Stocks slip on Wall Street as Italy's rates soar

Stocks slip on Wall Street as Italy's rates soar

By CHRISTINA REXRODE
AP Business Writer
NEW YORK
U.S stocks struggled for direction Wednesday, with the debt maelstrom in Europe as an ominous backdrop.

The major stock indexes opened lower, then briefly turned positive. Shortly before noon, the Dow Jones industrial average and the Standard & Poor’s 500 were down, while the Nasdaq composite index managed to hang on to its gain.

Government borrowing costs rose in Spain and Italy, signaling that investors are worried that those countries might be unable to pay their debt. Across the hobbled continent, uncertainties continued to mount about the Spanish bank bailout, which was announced over the weekend but whose details have not been hammered out.

The Dow Jones industrial average fell as much as 75 points before rising briefly around 10:30 a.m. The gains were short-lived and small, reaching only 17 points. Shortly after noon, the Dow was down 28 points to 12,545.

The Standard & Poor’s 500 index and the Nasdaq composite followed similar patterns. The S&P 500 was down three points to 1,321. The Nasdaq was down five points to 2,838.

Spain’s 10-year borrowing rate inched up to 6.71 percent from 6.67 percent, a day after setting a euro-era record. That is a troubling sign because when the interest rate rises, it means the government is being forced to pay more to persuade investors to buy its bonds. Other countries have had to seek bailouts from their lenders when their borrowing rates hit 7 percent.

Italy, the newest flashpoint in Europe’s debt crisis, had setbacks of its own. Its 10-year borrowing rate rose to 6.11 percent from 6.02 percent the day before, and the country had to pay a sharply higher rate in a sale of 12-month bonds, 3.972 percent versus 2.34 percent a month ago. That augurs poorly for a sale of long-term debt Thursday.

News about the U.S. economy was hard to read. The government said that retail sales fell in both April and May. But excluding gas station sales, where prices dropped throughout those months, retail sales grew modestly in May.

Richard Ross, global technical strategist at Auerbach Grayson in New York, said he’s still bullish on U.S. stocks. He thinks their decline throughout May, which was perhaps a necessary correction, means they’re ready to charge ahead.

Ross thinks the market’s lack of direction this week is a result of investors trading on news headlines rather than examining the fundamentals of individual stocks. “The sovereign debt crisis, the Greek elections, the Egyptian elections _ if you are basing an investment strategy around these headlines, you will be paralyzed,” Ross said.
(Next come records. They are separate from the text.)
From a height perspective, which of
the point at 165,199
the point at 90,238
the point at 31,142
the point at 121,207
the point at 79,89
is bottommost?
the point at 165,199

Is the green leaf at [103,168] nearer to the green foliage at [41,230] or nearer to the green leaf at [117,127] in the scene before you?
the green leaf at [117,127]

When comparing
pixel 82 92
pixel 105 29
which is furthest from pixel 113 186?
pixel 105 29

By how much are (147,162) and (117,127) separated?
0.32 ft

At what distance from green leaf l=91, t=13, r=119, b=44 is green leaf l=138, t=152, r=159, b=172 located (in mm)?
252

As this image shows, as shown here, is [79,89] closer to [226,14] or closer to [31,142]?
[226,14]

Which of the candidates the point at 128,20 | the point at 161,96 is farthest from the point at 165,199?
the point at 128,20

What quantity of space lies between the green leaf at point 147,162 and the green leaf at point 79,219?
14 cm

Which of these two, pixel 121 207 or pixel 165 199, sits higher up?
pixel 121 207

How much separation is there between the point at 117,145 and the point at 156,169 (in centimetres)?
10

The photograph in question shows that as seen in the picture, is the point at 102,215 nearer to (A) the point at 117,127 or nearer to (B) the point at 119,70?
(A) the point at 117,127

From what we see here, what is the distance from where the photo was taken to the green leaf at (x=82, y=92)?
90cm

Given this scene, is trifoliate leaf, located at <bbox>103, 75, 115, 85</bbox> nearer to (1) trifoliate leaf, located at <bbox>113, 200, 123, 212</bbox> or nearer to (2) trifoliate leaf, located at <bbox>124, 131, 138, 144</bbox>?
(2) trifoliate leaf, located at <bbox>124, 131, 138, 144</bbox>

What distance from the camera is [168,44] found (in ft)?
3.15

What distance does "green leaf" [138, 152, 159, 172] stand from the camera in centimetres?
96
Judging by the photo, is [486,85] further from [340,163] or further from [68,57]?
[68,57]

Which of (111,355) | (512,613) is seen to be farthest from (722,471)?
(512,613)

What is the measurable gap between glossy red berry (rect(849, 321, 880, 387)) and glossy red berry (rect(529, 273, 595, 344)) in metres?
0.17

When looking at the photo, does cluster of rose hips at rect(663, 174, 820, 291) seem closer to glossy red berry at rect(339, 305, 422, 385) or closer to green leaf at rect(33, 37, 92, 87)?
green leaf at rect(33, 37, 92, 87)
Slightly less than half of the stocks listed on the New York Stock Exchange rose. Four of the ten major industry indexes in the S&P 500 rose, led by health care.

Big movers included JPMorgan Chase, which rose 68 cents to $34.45 as CEO Jamie Dimon testified to Congress about the bank’s surprise $2 billion trading loss. Dell jumped 44 cents to $12.41 after the computer maker said late Tuesday it would begin paying its first shareholder dividend. Cigarette maker Philip Morris International rose $1.63 to $86.64 after announcing it will buy back more of its own stock.

Scotts Miracle-Gro, which makes lawn-care and plant products, fell $3.18 to $39.87 after issuing weak forecasts for profit and revenue. Cobalt International Energy fell $1.01 after announcing it will abandon a Gulf of Mexico well that hasn’t yielded any commercial hydrocarbons.

The bailout of Spain’s banks was meant to soothe the markets, but the reaction in the U.S. has been inscrutable. U.S. stocks plunged on Monday, then rallied on Tuesday, but that was less about Europe and more about a Federal Reserve leader hinting that the Fed could pump more money into the ailing U.S. economy.

Key details of the bailout have yet to be worked out, including how European leaders would come up with the $125 billion they say they can lend, and how Spain could pay the money back.

The interest rate on the U.S. 10-year Treasury note fell to 1.63 from 1.66 percent. That means investors are moving money into one of the few places where they think it will be safe, with the U.S. government.